Mr Justice Kearns warns colleagues over public investigation interference
Mr Justice Nicholas Kearns, outgoing president of Ireland’s High Court, has warned his colleagues to avoid making excessive interventions in public investigations.
Speaking on Friday, his final day of the bench, Mr Justice Kearns suggested that successive court interventions had “virtually paralysed” the investigatory process, The Irish Times reports.
He said he had seen cases where interventions had caused more problems than they solved, despite the good intention of the court.

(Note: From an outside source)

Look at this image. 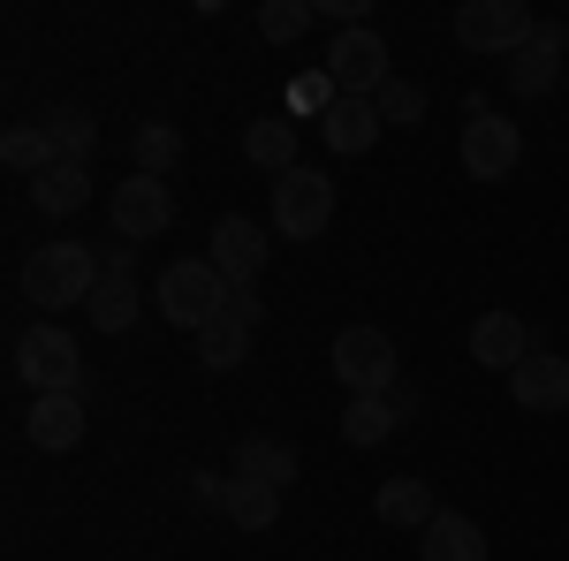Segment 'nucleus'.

Mr Justice Kearns said judges “should never put themselves in the position of realising, all too late, that a particular decision has opened a Pandora’s box of unintended consequences which, had proper consideration been applied at the relevant time, might have led to a different approach being taken”.
His remarks come against the background of serious legal obstacles to the investigation into the wind-up of the Irish Bank Resolution Corporation (IBRC) and the Oireachtas banking inquiry.
A major ruling affecting Irish public investigations is Maguire v. Ardagh 1 I.R. 385, where the Supreme Court found the Oireachtas had “no inherent power” to set up investigations that would damage reputations or rule on facts.
Mr Justice Kearns will be succeeded as president of the High Court by Mr Justice Peter Kelly, nominated by the Government last week.